World Oil Reserves Not Being Replaced

The biggest clue that we are facing a major energy problem is that worldwide we are using more oil than we are finding to replace it. This has been going on for some years though there have been ways in which the problem has been somewhat ignored, partly because of places like Saudi Arabia and Kuwait that are not only known for their large reserves but that are known for having inflated their reserve numbers in the last twenty years. Of course, American oil companies are particularly motivated to publicly minimize the problem.

Here's a story from Oil Online:
The world is currently producing more oil annually than it is replacing with new reserves. That sobering conclusion emerges from a new survey of global liquids reserves published by Energy Intelligence.

In contrast to the gradual rise in global oil reserves that has been reported annually in most surveys based on public sources, the new assessment shows that the trend in worldwide liquids reserves is actually one of stagnation and modest decline. The PIW Reserves Survey shows global oil reserves declining by almost 13 billion barrels, or 0.9%, over the last two years to 1.459 trillion bbl at the end of 2006 on a "proved plus probably" basis. Global oil reserves are liquid hydrocarbons, natural gas liquids, tar sands and crude oil, that are economically recoverable at current prices.

The PIW survey uses a somewhat broader definition of reserves than the other surveys based on public sources and it applies that definition consistently and systematically across all countries, fully accounting for production declines and new additions.

There's been some industry flimflam that things like oil sands are adding significantly to our reserves but that appears not to be happening at the rate touted in industry p.r. Bush's war in Iraq is a major historical fiasco but Bush's biggest fiasco in the judgment of years to come may be his refusal to deal rationally with a growing energy crisis faced not just by the United States but by the world. We have lost six years in that growing crisis and we are likely to lose another two years before Washington begins to come to grips with possibly the largest threat to our nation's economy and future.

I can't emphasize enough that cheap energy is no longer being found in anyone's backyard. Today, most new oil is coming from deep sea drilling or remote areas in the arctic or in the few last unexplored remote regions of the world. Cheap oil, especially light sweet crude, has reached the end of an era of growth. We may or may not have reached the era called peak oil but we are certainly in for a bumpy ride in the next five to ten years.

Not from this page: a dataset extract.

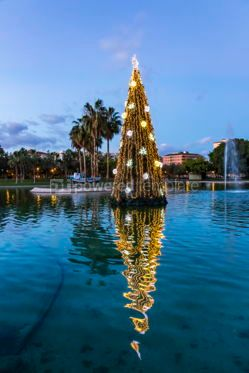 Holidays: Illuminated decorated New Year tree reflected in the water #07130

Bush and Cheney are oil industry appeasers. They have chosen to leave things to market forces but there is no sign whatsoever that Big Oil is ready to transition to new energy sources (the oil industry has had the numbers for years and essentially has known for thirty years that we have a problem). We need government action and major cooperation with a variety of industries to develop new sources of energy and greater efficiency with the energy we have. Like the Republican appeasers of the 1930s, the current Republican leadership has its head in the sand. Danger is approaching and it may be the biggest challenge our nation has faced. I might add that stealing other nation's oil does not solve the long-term problems. It's time we get our act together.